Detection of space–time clusters using a topological hierarchy for geospatial data on COVID-19 in Japan

• Published in: Japanese journal of statistics and data science Vol. 5; no. 1; pp. 279 - 301
• Main Authors: Takemura, Yusuke, Ishioka, Fumio, Kurihara, Koji
• Format: Journal Article
• Language: English
• Published: Singapore Springer Nature Singapore 01.07.2022
• Subjects: Chemistry and Earth Sciences; Computer Science; Economics; Finance; Health Sciences; Humanities; Insurance; Law; Management; Mathematics and Statistics; Medicine; Original Paper; Physics; Statistical Theory and Methods; Statistics; Statistics and Computing/Statistics Programs; Statistics for Business; Statistics for Engineering; Statistics for Life Sciences; Statistics for Social Sciences; COVID-19; Spatial scan statistic; Echelon analysis; Space–time cluster
• ISSN: 2520-8756; 2520-8764
• DOI: 10.1007/s42081-022-00159-x

In this paper, we detected space–time clusters using data on coronavirus disease 2019 (COVID-19) collected daily by each prefecture in Japan. COVID-19 has spread globally since the first confirmed case in China, in December 2019. Several people have to date been infected in Japan since the first confirmed case in January 2020. The outbreak of COVID-19 has had a significant impact on many people’s lives.

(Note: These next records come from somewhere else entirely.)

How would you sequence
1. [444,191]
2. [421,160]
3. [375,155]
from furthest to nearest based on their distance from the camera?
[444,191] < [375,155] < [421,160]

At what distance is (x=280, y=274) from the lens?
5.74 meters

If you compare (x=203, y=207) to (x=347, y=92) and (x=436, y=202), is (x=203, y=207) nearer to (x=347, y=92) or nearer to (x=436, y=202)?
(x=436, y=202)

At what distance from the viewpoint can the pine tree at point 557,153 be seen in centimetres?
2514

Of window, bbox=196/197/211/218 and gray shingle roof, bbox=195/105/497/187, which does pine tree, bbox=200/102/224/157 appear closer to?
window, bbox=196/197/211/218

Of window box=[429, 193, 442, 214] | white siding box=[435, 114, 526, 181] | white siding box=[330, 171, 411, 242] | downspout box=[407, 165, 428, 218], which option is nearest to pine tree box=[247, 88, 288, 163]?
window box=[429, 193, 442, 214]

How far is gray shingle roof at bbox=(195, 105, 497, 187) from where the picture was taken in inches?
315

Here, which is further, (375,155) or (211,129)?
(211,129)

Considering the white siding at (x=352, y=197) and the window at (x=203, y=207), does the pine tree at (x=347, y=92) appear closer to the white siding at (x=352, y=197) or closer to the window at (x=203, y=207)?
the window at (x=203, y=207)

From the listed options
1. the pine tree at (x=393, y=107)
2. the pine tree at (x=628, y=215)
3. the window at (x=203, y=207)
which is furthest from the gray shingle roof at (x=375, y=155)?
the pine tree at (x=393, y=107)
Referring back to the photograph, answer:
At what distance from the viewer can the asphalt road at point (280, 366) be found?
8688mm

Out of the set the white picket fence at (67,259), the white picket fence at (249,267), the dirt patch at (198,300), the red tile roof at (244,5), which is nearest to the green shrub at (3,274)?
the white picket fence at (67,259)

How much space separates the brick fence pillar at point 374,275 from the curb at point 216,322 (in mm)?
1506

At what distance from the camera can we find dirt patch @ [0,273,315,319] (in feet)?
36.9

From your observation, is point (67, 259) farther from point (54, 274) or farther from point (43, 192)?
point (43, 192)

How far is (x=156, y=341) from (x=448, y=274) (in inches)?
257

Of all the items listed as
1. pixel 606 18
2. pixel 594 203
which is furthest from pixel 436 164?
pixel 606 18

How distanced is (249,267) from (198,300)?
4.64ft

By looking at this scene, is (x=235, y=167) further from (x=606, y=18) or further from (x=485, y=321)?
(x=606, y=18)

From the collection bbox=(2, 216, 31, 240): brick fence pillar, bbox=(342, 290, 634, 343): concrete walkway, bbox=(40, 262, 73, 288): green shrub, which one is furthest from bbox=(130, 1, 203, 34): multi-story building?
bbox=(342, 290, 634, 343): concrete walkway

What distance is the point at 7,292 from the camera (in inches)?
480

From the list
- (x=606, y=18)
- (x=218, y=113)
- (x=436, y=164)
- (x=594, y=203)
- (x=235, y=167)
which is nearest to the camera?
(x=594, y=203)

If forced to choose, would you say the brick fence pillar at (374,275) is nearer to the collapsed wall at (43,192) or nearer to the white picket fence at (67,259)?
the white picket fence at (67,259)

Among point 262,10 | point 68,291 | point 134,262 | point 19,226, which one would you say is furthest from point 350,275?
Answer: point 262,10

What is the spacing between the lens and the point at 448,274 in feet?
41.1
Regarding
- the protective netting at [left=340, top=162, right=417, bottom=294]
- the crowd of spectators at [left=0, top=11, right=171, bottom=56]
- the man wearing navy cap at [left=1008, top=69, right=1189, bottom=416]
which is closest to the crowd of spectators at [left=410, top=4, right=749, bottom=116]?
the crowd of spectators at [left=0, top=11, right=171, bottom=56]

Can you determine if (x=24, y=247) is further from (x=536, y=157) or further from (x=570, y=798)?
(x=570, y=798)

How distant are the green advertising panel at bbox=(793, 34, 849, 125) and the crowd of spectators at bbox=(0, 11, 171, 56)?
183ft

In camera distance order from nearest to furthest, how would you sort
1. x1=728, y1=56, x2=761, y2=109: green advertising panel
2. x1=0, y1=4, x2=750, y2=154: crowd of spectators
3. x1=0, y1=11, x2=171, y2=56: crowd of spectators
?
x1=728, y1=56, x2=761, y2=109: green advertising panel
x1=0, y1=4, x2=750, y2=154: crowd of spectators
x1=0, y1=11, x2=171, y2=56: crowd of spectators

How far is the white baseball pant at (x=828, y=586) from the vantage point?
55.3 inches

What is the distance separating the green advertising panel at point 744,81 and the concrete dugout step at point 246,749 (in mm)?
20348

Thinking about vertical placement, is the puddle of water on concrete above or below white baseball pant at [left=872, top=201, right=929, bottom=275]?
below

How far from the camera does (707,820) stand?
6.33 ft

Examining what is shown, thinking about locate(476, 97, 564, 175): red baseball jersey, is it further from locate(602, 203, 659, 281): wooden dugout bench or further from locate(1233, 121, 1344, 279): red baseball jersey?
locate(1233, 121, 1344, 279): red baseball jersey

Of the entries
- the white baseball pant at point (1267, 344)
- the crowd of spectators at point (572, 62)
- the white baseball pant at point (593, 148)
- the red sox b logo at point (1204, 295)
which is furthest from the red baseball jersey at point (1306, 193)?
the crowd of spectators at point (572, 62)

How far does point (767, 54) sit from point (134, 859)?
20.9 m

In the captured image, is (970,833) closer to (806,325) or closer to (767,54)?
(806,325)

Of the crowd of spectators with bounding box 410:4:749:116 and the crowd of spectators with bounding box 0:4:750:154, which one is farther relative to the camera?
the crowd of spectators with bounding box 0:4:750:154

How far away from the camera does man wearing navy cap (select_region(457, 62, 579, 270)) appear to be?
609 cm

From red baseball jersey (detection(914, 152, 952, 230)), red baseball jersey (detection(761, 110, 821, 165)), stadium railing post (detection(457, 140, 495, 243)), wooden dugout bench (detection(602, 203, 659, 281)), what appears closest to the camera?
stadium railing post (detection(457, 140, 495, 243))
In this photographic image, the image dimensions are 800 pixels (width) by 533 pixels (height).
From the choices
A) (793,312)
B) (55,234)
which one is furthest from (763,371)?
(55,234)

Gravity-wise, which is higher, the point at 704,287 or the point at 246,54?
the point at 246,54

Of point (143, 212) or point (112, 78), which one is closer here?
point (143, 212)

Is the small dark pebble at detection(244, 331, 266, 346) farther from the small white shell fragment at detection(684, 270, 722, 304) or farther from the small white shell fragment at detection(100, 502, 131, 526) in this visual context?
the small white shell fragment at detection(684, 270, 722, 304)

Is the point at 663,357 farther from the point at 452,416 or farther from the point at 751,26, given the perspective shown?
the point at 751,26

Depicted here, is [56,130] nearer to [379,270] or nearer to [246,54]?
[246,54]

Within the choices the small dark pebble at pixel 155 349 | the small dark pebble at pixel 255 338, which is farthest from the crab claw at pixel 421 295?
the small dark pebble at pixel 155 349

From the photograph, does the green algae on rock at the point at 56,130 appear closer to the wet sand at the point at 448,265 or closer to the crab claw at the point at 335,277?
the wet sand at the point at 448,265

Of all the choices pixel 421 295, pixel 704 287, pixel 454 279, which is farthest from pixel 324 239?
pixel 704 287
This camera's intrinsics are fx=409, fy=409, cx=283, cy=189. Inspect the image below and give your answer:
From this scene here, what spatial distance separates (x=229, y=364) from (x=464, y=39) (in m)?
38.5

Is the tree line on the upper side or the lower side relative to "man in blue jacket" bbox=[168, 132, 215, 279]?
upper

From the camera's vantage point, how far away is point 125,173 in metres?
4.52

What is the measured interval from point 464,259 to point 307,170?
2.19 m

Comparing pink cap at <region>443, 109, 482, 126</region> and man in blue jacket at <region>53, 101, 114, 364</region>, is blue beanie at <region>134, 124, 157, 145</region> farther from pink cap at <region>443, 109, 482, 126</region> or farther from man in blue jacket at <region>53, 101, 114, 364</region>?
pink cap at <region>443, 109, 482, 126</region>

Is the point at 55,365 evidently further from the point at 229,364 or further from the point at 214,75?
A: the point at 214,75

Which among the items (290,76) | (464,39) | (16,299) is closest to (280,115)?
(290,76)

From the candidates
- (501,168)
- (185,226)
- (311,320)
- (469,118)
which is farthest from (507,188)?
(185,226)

Studies are being conducted to detect regions, called clusters, which pose a significantly higher risk of infection than their surrounding areas, based on a spatial scan statistics of COVID-19 infections. Among these studies, space–time cluster detection has to date been actively performed to gain knowledge regarding infection status. Based on the spatial scan statistic, the cylindrical scan method is a widely used space–time cluster detection method. This method enables concurrent detection of the location and time of a cluster occurrence. However, this method cannot capture spatial changes in a cluster over time. When applying the existing method to a cluster whose shape changes over time, the number of calculations required becomes extremely large, and the analysis may become difficult. In this study, we focused on the hierarchical structure of the data obtained by conducting an echelon analysis and applied the space–time cluster detection method based on this structure to enable the capture of changes in a cluster’s shape. Furthermore, we visualized the location and period of a cluster’s occurrence and considered the cause of the cluster.